Blacks Leisure boasted some improvements in gross margins due to broader sales of exclusive ranges, but their positive effect was almost entirely offset by intense price competition, which shaved them off to a small increase of 0.3 percentage points to 55.9 percent. The promotional environment prevailing in the UK shows no signs of abating: last week, a store that we visited just a few yards away from a Millets outlet in the center of Nottingham, for example, was offering outdoor products under a banner reading, “Madness, 90% off.”
The tiny rises in sales and margins did not suffice to make up for an increase in operating costs, which rose by £7.6 million (€11.4m-$14.5m) due to investments in store openings, revamped commercial websites for Blacks and Millets, new electronic payment systems for the cash registers and a new distribution center in Northampton that is concentrating the product flow previously handled by four separate warehouses. Group operating profit was therefore reduced to only £680,000 (€1,917,900-$1,293,800), compared with £7,249,000 for the same period last year. Pre-tax profit crumbled to £75,000 (€112,270-$142,700), down from nearly £6,891,000 last year.

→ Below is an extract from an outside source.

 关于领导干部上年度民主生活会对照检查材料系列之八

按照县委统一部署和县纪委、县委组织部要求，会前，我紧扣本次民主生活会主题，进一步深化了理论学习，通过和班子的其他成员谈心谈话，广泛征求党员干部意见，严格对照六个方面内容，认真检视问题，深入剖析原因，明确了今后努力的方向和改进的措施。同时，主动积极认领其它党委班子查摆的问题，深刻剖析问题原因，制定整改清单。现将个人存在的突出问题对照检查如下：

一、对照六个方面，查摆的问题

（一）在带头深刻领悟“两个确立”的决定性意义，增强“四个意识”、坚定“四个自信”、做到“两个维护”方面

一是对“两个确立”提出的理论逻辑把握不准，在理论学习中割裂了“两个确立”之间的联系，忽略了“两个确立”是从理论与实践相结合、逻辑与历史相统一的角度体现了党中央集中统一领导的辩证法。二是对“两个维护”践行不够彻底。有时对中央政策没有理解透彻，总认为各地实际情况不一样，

The company’s performance has not been much more encouraging in terms of turnover for the 8 weeks to Oct. 21, where comparable store sales declined by 2.3 percent. The main cause here was again the weather, which was mostly warm and dry in September, and in fact the company’s sales results firmed up in October.
On the other hand, as was the case for its competitors, Blacks’ gross margins are benefitting even more from its increased emphasis on exclusive product ranges such as Peter Strom, Technicals, Rare Species and ALS, which have all received good feedback from the customers. To achieve further improvements in the coming quarters, the company has re-launched the Peter Storm brand for the current Fall/Winter selling season, while Millets has introduced more hard-hitting ranges from Berghaus, Columbia and Craghoppers. To help cope with the greenhouse effect, the group is also planning to come out next summer with lighter apparel products using high-tech fibers to combat the heat.

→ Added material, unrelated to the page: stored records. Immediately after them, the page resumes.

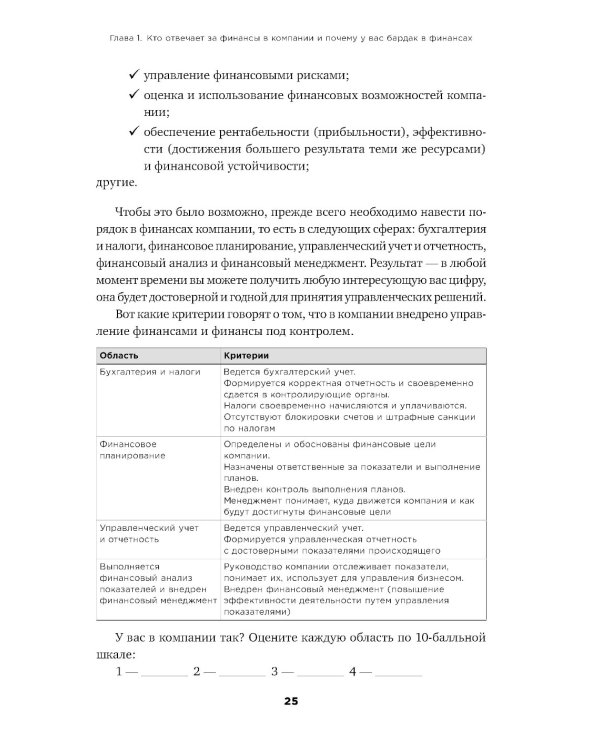 Глава 1. Кто отвечает за финансы в компании и почему у вас бардак в финансах

✓ управление финансовыми рисками;

✓ оценка и использование финансовых возможностей компании;

✓ обеспечение рентабельности (прибыльности), эффективности (достижения большего результата теми же ресурсами) и финансовой устойчивости;

другие.

Чтобы это было возможно, прежде всего необходимо навести порядок в финансах компании, то есть в следующих сферах: бухгалтерия и налоги, финансовое планирование, управленческий учет и отчетность, финансовый анализ и финансовый менеджмент. Результат — в любой момент времени вы можете получить любую интересующую вас цифру, она будет достоверной и годной для принятия управленческих решений.

Вот какие критерии говорят о том, что в компании внедрено управление финансами и финансы под контролем.

| Область | Критерии |
|---|---|
| Бухгалтерия и налоги | Ведется бухгалтерский учет. Формируется корректная отчетность и своевременно сдается в контролирующие органы. Налоги своевременно начисляются и уплачиваются. Отсутствуют блокировки счетов и штрафные санкции по налогам |
| Финансовое планирование | Определены и обоснованы финансовые цели компании. Назначены ответственные за показатели и выполнение планов. Внедрен контроль выполнения планов. Менеджмент понимает, куда движется компания и как будут достигнуты финансовые цели |
| Управленческий учет и отчетность | Ведется управленческий учет. Формируется управленческая отчетность с достоверными показателями происходящего |
| Выполняется финансовый анализ показателей и внедрен финансовый менеджмент | Руководство компании отслеживает показатели, понимает их, использует для управления бизнесом. Внедрен финансовый менеджмент (повышение эффективности деятельности путем управления показателями) |

У вас в компании так? Оцените каждую область по 10-балльной шкале:

1 — ________ 2 — ________ 3 — ________ 4 — ________

25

At the same time, Blacks continues to invest in the development of Blacks’ larger out-of-town stores, and it has an extensive refurbishing plan for Millets. The plan will take five years to be implemented, but in the second half of the current financial year already, 7 Millets stores will be enlarged and refurbished along the lines of a concept store that was opened in Newbury last March, which has delivered 10-percentage-point better results than the other Millets stores so far this year.
As previously reported, Blacks has struck a strategic partnership with Mambo, an Australian surfwear brand, that covers the whole European market excluding Spain. The group recently entered a different retail-only partnership for the UK with Evans Cycles, which opened a concession at a newly opened suburban Blacks store in York.
The group currently operates about 105 Blacks stores, including 11 suburban locations, as well as 285 Millets, 45 Freespirit doors and 15 O’Neill stores. It has launched an O’Neill Syrf Academy at Watergate Bay, while Freespirit has signed a sponsorship deal with the British Surf Federation.